The US Dollar has rallied by more than 50% against the Rand since 2011 and a sustained move below the 200-day MA would be required to question medium-term potential for additional strength. To a certain extent, the stock market has been sheltered from currency weakness by the fact that the foreign affiliates of major multinationals have such a high weighting on the JSE. For example BHP Billiton, British American Tobacco, SAB Miller and Richemont are the four largest weighting on the Johannesburg All Share and represent 42% of its market cap. Barclays, Vodafone and Mondi also represent significant weightings. In local currency terms, the Index has been consolidating mostly above the 200-day MA since February and a sustained move below it would be required to question medium=term upside potential. In US Dollar terms, the Index has been rangebound since 2011.

The US Dollar bottomed against the Indonesian Rupiah in 2011 and has found support in the region of the 200-day MA on successive occasions since. While somewhat overbought in the very short-term, a sustained move below the trend mean would be required to begin to question medium-term US Dollar dominance. The Jakarta Composite has been ranging in the region of the MA since late June, but it will need to continue to hold above those lows if the benefit of the doubt is to be given to the medium-term uptrend. In US Dollar terms, the Index continues to extend its decline back into the underlying range.
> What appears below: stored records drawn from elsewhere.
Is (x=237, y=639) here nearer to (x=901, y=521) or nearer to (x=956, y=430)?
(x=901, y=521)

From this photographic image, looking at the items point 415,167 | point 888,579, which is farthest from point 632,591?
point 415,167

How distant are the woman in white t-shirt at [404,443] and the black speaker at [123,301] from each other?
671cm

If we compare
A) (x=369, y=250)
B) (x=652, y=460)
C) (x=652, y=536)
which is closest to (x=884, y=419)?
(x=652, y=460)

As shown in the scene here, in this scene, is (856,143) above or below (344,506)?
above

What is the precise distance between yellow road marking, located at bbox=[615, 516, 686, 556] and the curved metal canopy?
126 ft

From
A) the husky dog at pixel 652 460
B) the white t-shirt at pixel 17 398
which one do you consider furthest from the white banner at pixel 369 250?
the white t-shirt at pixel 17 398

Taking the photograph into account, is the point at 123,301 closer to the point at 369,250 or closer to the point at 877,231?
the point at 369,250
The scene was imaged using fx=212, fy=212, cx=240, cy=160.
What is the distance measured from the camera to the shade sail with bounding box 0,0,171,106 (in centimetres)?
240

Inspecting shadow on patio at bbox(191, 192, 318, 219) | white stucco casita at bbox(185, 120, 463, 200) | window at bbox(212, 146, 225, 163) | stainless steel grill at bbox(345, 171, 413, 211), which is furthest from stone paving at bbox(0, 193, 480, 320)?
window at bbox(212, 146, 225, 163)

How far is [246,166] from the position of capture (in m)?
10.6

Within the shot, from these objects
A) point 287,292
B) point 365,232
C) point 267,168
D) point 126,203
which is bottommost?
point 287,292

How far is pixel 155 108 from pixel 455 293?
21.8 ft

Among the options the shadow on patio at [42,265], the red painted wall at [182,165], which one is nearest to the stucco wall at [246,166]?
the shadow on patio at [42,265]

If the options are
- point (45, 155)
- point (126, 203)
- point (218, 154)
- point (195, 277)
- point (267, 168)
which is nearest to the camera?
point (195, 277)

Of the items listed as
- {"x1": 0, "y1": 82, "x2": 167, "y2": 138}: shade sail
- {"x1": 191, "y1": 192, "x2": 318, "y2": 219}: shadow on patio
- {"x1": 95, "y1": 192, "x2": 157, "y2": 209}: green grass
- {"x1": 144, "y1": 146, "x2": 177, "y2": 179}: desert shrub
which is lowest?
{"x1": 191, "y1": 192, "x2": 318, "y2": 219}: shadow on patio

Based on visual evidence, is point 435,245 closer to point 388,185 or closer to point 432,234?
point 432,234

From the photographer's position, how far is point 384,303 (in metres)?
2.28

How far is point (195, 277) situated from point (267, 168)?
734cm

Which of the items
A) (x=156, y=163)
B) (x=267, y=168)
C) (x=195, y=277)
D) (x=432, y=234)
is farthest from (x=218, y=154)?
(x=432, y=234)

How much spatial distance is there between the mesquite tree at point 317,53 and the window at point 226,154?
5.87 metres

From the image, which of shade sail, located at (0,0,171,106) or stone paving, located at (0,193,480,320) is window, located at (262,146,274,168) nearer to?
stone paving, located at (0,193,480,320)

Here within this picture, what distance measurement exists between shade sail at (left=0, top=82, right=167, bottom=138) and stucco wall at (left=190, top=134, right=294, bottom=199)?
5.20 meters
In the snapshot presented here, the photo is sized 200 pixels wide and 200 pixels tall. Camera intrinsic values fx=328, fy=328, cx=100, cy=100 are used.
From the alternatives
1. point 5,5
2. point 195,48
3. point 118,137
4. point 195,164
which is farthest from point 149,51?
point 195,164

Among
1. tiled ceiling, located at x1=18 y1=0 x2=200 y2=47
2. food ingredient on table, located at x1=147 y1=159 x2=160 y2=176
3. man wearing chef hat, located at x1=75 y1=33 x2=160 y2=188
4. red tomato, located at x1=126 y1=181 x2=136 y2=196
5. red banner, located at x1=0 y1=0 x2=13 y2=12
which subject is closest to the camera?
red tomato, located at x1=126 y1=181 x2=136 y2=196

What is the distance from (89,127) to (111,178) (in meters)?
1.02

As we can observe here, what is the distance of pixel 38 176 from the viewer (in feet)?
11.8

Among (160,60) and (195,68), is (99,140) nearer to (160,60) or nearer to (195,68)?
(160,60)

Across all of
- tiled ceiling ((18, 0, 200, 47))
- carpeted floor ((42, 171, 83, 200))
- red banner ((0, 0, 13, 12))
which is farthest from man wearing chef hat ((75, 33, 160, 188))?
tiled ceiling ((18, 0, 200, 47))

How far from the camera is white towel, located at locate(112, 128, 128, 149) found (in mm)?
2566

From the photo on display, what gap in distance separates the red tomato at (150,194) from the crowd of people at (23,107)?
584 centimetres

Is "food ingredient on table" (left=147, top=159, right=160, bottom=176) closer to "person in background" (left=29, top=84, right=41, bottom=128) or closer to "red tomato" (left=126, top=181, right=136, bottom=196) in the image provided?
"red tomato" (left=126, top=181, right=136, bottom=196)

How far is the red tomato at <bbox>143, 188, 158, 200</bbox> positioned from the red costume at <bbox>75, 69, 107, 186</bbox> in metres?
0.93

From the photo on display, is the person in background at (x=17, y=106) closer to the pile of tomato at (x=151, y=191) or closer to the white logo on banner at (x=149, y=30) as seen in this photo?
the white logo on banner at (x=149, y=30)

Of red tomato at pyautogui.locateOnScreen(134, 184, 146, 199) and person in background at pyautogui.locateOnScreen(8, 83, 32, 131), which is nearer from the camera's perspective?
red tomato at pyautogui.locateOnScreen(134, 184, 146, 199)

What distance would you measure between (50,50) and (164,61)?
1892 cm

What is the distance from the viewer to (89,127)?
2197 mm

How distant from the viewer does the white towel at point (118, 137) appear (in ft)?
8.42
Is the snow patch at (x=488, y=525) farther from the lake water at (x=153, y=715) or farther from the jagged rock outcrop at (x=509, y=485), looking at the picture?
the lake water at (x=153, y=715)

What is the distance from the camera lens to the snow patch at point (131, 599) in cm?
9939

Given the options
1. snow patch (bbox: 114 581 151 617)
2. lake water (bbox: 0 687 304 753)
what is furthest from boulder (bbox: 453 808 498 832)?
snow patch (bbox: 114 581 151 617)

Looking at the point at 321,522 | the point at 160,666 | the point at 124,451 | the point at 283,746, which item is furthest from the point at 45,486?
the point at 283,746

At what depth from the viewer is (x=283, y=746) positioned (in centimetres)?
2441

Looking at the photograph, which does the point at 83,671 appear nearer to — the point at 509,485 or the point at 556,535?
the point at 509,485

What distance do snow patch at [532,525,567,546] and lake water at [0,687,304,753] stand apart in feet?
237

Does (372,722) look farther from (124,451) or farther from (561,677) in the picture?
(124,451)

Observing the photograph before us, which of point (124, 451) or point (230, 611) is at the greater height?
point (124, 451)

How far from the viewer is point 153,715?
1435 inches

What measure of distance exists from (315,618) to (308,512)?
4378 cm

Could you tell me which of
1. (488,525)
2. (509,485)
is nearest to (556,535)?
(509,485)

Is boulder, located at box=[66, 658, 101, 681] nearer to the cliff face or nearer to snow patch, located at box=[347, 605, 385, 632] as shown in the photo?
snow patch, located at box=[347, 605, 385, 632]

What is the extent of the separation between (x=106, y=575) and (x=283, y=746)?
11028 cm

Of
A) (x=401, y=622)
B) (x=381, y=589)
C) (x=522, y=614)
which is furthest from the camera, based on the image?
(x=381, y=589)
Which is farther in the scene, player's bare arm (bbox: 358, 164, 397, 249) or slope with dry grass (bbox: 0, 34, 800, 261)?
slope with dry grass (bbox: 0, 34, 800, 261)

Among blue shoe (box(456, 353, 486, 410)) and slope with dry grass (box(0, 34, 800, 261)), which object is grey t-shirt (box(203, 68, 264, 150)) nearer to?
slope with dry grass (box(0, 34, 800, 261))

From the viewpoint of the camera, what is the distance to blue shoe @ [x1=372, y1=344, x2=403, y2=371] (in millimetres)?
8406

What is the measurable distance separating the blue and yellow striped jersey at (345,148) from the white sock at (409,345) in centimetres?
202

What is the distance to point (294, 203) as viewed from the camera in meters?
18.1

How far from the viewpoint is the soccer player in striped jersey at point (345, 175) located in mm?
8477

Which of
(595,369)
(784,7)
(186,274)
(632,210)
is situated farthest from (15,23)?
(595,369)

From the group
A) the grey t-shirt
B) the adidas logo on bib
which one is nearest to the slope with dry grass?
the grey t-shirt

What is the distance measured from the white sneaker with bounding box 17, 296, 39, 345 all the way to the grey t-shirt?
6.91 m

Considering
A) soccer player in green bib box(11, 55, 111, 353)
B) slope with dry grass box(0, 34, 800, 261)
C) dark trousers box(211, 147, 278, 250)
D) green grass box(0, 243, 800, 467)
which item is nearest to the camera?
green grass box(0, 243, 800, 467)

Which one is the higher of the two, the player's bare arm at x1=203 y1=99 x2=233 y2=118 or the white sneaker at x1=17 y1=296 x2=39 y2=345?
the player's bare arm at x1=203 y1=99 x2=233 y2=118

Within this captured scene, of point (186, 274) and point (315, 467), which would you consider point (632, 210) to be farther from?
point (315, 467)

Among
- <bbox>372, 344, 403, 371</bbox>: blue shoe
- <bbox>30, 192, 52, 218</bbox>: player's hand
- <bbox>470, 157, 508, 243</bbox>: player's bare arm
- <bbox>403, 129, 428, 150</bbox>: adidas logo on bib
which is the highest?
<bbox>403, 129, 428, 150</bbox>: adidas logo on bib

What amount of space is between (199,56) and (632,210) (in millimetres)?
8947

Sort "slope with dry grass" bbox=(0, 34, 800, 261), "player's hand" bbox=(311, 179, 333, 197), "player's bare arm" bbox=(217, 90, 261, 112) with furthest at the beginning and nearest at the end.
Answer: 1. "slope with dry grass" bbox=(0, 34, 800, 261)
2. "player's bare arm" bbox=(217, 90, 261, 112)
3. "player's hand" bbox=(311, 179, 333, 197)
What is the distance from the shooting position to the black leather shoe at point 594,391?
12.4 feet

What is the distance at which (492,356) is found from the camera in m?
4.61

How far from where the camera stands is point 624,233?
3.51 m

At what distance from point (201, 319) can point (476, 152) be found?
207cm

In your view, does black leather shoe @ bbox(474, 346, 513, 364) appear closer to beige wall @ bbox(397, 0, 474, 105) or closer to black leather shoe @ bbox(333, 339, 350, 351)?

Turkey has made headlines as a gateway to the Middle East over the last decade but this has not stemmed the decline of the Lira which remains on a medium-term downward trajectory. A break in the US Dollar's progression of higher reaction lows would be required to begin to question the consistency of its advance. Following a steep decline, the National 100 Index has been ranging below the 200-day MA for the last six weeks. A sustained move back above 80,000 will be required to question the medium-term downward bias. The US Dollar denominated Index has a relatively similar pattern.

By contrasting the local currency and US Dollar charts for the above countries we can deduce that currency movements are likely to play a much more important role over the next number of years than they have over the last decade. Additionally, the relative strength of the US Dollar has undoubtedly played a part in Wall Street's outperformance this year.